It's not that I don't get excited over the odd new piece occasionally, but there hasn't been anything that has come out over the years that enhances my creativity, furthers my execution or allows me to become a better player.

 

There are certain pieces I better "connect" with than others (which is why i buy one thing over another), but that's more personal choice than advances in the "new gear." I certainly don't connect with ANY of my newer digital gear the way I do with my Hammond, Rhodes, Minimoog or AP, but some gear gets me closer than others.

 

From a function/feature/sound perspective, good hardware has never been cheaper, but as a guy that started playing in the 70's and remember what I had to pay for my new Prophet 5, a new Kronos seems like a bargain, and a used Motif ES is almost free by comparison.

 

I love the wide array of high quality sounds available from a Kronos or Motif, but I don't connect with playing either one of them the way I do my "dedicated" instruments, but I do occasionally need the arsenal of sounds they have, so I keep one around. I love a high quality/low weight Hammond clone and digital stage piano, because of the practical side of being an actively gigging musician. I love the advances in recording technology that has made with plugins, soft instruments and lower cost hardware that allows VERY good results, for a fraction of the cost of what was available 20 years ago.

● **DATA EXCERPTS**
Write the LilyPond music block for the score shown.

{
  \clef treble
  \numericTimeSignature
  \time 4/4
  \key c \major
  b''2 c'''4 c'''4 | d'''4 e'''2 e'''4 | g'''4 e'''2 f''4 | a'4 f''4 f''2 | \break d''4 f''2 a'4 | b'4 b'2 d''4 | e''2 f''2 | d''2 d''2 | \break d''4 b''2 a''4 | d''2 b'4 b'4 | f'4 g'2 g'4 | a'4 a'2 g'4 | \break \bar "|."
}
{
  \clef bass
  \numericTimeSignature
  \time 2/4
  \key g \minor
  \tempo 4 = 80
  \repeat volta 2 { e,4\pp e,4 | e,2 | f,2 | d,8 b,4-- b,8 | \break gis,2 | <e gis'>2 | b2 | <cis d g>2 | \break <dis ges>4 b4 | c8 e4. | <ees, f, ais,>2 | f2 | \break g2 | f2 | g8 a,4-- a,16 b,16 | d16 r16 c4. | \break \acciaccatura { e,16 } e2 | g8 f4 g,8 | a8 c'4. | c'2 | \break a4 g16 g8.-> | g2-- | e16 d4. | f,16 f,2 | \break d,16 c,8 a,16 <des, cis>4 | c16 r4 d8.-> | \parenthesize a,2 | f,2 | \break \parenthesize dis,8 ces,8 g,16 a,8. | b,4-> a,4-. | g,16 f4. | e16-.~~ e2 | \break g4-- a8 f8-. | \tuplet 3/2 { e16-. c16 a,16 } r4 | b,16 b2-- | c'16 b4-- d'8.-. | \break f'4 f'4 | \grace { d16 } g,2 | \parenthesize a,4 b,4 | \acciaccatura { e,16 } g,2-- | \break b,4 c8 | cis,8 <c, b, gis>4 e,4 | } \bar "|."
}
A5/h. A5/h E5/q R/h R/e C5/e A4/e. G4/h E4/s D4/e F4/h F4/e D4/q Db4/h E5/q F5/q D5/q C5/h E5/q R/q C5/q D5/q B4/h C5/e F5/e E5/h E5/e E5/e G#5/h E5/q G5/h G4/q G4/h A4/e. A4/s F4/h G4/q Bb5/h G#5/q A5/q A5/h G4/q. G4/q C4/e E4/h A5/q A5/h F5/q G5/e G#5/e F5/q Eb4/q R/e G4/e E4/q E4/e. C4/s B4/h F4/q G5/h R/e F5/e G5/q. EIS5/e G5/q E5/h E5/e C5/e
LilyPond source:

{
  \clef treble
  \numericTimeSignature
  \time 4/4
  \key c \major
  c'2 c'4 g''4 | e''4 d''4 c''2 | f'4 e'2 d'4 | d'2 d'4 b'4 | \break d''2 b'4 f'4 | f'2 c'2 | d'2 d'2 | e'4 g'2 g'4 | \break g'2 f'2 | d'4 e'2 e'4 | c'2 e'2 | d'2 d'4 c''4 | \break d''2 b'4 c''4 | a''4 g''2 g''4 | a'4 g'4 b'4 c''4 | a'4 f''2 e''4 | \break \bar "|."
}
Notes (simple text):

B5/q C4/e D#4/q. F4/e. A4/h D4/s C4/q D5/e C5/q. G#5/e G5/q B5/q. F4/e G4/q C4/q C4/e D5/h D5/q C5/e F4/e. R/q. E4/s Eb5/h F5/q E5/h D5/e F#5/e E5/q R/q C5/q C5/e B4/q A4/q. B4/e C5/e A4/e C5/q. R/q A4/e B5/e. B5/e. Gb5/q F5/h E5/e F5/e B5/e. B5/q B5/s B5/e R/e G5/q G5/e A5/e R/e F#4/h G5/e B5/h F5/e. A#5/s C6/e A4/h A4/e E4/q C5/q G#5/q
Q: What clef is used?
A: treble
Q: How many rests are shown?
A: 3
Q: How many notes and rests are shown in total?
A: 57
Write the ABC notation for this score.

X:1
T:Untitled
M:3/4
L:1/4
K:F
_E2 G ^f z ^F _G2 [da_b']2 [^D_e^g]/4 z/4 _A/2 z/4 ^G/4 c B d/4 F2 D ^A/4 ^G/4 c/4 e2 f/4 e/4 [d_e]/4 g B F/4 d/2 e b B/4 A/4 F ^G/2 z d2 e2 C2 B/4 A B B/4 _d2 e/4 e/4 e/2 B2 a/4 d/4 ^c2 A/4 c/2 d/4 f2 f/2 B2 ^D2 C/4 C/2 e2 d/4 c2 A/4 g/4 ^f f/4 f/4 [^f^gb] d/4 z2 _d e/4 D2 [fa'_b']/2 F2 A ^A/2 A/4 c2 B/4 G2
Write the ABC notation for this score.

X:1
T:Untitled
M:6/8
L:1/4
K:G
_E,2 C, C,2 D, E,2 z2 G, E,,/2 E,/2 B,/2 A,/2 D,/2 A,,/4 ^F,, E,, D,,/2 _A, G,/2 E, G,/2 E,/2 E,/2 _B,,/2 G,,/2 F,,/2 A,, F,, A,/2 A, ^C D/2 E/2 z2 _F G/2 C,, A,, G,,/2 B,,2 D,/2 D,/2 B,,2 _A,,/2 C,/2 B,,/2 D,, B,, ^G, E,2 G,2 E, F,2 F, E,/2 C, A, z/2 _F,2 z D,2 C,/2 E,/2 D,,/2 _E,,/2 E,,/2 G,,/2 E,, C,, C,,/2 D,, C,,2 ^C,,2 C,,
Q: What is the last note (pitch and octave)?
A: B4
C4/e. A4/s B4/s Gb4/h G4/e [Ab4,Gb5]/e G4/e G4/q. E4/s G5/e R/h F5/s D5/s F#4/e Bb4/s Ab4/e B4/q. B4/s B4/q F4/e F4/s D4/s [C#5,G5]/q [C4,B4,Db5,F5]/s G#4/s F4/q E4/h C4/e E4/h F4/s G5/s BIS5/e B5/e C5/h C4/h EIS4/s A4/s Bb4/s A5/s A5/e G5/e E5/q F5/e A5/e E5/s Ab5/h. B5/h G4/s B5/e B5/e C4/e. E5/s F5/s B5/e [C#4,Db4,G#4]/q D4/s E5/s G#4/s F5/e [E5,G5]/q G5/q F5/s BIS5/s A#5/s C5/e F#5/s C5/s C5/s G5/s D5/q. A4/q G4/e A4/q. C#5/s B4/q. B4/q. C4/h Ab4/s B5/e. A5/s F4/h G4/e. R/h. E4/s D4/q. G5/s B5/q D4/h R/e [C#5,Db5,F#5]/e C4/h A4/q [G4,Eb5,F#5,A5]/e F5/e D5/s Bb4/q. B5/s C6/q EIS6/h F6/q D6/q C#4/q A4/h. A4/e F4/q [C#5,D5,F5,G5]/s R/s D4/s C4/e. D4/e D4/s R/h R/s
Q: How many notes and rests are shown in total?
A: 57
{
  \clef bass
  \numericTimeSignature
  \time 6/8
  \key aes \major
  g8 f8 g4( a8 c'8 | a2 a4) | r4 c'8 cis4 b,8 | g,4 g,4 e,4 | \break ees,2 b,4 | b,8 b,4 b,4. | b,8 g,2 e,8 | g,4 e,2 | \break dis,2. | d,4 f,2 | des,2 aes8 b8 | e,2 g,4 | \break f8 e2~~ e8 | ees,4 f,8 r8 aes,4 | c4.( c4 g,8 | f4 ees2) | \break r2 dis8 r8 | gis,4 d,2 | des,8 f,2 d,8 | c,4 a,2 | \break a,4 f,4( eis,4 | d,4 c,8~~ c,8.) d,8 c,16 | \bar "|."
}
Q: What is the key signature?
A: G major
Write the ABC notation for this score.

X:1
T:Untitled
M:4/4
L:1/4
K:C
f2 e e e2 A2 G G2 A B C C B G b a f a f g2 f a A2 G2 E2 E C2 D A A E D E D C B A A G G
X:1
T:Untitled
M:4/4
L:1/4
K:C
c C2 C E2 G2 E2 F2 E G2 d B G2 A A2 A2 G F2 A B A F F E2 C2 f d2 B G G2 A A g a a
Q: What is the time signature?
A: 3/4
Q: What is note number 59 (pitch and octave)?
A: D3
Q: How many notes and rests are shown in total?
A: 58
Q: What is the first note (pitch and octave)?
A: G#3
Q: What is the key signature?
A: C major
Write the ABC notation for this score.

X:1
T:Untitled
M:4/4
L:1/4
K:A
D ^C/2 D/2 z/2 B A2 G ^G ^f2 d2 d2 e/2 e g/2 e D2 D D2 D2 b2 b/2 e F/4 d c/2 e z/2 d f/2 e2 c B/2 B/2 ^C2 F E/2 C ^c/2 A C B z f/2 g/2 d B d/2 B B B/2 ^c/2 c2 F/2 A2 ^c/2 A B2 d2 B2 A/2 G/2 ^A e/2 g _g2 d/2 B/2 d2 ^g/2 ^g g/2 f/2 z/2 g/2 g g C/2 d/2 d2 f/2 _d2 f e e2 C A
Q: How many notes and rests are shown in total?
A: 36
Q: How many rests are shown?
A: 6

● **TO DO**
A. From the post on keyboard gear, set down the passage starting at "From a function/feature/sound" and ending at "free by comparison.".
B. According to the post on keyboard gear, which two instruments seem like a bargain or almost free next to what the writer paid for a new Prophet 5?

● **ANSWERS TO THE EXERCISES**
A.
From a function/feature/sound perspective, good hardware has never been cheaper, but as a guy that started playing in the 70's and remember what I had to pay for my new Prophet 5, a new Kronos seems like a bargain, and a used Motif ES is almost free by comparison.

B. A new Kronos and a used Motif ES.